Work required: Could you set down exactly the lines in the records below between the line holding "People for Change COALITION" and the line holding "The state of", inclusive?

(Excerpted records)

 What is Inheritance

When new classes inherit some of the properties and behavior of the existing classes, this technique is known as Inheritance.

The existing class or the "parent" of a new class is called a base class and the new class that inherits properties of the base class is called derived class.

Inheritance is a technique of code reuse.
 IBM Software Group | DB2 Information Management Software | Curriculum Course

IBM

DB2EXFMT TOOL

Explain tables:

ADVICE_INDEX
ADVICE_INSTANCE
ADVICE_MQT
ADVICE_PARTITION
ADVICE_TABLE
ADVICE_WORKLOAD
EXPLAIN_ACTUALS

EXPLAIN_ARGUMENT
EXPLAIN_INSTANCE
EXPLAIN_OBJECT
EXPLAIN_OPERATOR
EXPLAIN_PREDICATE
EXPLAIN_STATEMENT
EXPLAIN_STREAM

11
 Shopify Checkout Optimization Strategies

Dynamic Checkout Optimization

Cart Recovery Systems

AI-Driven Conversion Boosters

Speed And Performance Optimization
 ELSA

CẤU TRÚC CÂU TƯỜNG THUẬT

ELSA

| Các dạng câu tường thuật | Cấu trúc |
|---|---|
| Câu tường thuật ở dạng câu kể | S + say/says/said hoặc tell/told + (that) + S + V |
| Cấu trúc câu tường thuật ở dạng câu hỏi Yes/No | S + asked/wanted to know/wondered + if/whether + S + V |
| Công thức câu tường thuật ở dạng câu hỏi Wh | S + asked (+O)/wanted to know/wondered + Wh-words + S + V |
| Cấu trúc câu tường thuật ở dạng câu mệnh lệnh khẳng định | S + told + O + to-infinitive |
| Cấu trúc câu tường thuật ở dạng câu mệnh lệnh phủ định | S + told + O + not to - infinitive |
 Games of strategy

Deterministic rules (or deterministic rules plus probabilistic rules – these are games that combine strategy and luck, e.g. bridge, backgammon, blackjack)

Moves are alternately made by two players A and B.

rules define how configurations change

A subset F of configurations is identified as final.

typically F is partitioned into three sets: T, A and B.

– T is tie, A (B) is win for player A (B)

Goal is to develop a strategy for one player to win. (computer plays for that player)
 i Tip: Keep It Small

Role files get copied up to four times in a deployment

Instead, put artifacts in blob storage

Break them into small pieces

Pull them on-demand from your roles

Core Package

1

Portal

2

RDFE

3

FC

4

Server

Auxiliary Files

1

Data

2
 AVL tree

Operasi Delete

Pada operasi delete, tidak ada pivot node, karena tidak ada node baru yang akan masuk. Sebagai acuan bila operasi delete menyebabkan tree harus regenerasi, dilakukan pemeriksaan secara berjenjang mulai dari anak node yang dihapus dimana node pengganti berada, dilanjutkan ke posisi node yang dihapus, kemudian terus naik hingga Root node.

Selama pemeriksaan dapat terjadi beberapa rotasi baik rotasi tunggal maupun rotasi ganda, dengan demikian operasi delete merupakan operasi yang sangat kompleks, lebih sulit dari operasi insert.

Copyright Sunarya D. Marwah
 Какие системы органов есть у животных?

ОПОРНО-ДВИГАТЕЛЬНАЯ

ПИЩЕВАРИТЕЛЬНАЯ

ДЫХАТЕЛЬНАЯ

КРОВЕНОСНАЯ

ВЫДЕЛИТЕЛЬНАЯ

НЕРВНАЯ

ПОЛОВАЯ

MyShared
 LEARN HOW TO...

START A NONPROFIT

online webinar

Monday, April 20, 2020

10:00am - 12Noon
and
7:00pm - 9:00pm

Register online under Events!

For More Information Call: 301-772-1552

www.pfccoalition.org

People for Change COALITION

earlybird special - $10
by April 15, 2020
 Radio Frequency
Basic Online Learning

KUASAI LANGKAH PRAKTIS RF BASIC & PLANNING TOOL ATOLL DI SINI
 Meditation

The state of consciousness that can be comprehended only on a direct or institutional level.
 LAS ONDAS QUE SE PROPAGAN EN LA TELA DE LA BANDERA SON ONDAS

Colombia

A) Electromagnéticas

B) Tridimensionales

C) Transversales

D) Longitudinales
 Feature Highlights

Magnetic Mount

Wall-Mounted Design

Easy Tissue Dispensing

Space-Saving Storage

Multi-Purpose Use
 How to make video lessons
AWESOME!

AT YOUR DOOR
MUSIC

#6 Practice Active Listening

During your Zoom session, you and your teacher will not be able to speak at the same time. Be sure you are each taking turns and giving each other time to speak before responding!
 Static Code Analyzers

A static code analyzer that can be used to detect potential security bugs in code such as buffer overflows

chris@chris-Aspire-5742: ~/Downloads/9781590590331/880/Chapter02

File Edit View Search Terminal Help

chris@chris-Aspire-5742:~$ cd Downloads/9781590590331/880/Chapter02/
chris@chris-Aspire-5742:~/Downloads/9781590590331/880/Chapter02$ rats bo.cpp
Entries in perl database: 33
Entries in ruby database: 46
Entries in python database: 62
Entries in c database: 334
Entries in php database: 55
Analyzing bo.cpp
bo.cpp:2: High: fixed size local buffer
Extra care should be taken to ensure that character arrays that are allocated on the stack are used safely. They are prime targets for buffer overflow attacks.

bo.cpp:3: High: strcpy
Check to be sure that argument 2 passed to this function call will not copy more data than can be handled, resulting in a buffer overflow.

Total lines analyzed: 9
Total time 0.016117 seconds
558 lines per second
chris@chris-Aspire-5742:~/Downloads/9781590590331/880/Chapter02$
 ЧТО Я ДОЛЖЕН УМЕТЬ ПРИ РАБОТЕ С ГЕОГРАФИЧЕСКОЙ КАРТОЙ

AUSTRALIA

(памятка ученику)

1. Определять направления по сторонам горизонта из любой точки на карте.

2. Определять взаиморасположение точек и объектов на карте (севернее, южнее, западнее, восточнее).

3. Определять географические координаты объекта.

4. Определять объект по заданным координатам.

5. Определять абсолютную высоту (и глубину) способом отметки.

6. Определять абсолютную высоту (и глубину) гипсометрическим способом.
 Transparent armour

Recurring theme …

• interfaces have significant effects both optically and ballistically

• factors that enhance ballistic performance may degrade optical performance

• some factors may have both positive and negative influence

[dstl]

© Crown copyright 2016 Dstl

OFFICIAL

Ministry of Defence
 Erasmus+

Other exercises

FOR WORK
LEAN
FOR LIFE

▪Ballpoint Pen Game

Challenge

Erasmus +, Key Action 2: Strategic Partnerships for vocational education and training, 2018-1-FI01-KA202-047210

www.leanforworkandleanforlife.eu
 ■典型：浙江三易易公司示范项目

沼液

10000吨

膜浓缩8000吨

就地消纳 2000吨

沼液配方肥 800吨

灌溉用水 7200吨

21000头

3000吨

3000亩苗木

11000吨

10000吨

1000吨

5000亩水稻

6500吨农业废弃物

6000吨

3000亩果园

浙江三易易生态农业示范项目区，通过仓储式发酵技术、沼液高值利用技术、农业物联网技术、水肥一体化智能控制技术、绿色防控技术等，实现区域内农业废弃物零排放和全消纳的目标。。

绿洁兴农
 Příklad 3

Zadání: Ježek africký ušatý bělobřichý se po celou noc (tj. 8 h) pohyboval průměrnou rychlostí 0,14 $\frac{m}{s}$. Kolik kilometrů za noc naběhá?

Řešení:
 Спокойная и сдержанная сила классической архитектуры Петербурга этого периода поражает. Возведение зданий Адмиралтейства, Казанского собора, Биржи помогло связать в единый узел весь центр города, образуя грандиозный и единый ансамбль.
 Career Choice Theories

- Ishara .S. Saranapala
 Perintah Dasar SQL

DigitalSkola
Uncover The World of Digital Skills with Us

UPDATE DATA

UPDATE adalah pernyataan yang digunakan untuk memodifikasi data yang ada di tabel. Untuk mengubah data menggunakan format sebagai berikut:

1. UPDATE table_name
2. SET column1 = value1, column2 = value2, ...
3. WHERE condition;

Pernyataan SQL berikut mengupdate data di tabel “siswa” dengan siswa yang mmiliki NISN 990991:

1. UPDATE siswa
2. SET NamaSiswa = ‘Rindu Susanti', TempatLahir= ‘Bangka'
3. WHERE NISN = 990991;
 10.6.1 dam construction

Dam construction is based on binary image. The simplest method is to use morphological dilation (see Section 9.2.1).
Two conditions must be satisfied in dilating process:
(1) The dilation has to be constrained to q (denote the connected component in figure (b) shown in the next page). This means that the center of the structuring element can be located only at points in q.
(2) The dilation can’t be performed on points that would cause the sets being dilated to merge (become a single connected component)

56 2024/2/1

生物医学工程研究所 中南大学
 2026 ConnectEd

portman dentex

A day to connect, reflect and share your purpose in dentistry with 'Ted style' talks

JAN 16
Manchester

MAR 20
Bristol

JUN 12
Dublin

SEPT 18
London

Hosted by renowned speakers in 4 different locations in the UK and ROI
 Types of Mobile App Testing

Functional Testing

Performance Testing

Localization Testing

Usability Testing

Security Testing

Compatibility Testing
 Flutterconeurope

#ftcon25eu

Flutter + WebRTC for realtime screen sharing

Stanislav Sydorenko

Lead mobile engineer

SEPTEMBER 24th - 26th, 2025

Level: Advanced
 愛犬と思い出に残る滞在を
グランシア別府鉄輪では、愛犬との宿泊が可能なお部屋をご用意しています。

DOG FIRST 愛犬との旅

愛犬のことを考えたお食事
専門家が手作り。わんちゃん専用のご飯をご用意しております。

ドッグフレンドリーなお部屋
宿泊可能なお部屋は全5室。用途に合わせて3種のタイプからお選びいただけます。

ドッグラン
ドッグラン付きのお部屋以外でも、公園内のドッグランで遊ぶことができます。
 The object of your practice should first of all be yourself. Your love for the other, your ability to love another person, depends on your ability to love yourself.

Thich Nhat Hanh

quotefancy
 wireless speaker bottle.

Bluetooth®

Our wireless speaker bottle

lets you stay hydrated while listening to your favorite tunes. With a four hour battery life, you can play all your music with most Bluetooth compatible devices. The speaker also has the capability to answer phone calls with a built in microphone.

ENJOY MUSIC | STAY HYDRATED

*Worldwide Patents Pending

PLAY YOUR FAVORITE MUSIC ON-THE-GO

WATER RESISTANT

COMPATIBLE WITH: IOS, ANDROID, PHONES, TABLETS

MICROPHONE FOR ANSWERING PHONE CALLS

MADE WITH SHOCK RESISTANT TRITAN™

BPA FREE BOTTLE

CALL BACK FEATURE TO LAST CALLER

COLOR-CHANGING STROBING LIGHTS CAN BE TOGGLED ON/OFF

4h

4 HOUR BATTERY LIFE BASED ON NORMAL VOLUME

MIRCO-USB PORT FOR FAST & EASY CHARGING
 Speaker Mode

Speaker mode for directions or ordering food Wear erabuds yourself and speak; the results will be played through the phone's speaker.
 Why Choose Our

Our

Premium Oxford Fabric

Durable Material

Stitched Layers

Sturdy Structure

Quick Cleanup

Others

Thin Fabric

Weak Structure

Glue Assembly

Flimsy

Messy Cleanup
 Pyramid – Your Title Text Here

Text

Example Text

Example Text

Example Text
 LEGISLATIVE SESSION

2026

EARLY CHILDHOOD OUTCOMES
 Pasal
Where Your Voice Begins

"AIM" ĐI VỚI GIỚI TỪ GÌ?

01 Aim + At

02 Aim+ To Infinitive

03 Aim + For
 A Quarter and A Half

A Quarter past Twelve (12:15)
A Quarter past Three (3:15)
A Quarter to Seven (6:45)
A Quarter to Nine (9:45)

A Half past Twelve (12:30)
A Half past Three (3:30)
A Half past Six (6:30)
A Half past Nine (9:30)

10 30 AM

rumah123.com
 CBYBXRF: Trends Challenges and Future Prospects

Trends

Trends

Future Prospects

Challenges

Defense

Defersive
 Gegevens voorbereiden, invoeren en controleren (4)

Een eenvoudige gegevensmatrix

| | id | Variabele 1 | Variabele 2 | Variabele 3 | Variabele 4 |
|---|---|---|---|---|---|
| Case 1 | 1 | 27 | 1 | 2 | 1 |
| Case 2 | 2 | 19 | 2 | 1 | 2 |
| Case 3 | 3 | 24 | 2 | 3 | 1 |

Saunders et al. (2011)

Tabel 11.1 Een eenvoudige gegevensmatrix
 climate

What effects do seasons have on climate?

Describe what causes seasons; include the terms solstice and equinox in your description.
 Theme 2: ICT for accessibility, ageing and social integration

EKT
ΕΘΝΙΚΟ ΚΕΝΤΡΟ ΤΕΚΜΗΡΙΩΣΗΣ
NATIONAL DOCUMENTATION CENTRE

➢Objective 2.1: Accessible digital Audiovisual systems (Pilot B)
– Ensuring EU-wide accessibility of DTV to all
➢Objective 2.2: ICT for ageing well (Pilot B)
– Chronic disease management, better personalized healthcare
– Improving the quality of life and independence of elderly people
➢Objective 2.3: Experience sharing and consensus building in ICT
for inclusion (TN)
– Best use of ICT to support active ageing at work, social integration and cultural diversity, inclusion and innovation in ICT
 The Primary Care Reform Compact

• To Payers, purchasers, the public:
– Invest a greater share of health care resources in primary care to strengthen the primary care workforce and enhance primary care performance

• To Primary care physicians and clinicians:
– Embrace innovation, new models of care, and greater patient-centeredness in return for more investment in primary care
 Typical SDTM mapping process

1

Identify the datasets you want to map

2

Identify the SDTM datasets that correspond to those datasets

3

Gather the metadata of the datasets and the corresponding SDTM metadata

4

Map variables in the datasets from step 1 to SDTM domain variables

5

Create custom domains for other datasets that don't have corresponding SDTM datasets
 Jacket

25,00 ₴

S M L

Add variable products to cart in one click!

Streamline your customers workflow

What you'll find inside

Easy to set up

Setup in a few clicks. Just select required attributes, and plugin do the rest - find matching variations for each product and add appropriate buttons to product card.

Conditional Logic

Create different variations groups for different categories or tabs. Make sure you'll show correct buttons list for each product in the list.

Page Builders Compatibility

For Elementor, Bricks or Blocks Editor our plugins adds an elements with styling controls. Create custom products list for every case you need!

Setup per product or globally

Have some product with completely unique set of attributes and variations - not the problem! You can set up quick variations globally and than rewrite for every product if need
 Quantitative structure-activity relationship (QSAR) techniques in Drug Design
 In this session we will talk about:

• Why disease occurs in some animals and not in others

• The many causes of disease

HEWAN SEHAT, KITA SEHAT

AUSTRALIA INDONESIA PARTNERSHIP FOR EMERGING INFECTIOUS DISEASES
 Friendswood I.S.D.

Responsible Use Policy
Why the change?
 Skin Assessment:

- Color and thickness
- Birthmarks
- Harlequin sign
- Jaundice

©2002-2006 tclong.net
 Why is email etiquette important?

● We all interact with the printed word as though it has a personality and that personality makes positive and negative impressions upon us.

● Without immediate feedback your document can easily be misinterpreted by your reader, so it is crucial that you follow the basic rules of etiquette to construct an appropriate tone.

(End Excerpted records)

Exercise response:
People for Change COALITION

earlybird special - $10
by April 15, 2020
 Radio Frequency
Basic Online Learning

KUASAI LANGKAH PRAKTIS RF BASIC & PLANNING TOOL ATOLL DI SINI
 Meditation

The state of consciousness that can be comprehended only on a direct or institutional level.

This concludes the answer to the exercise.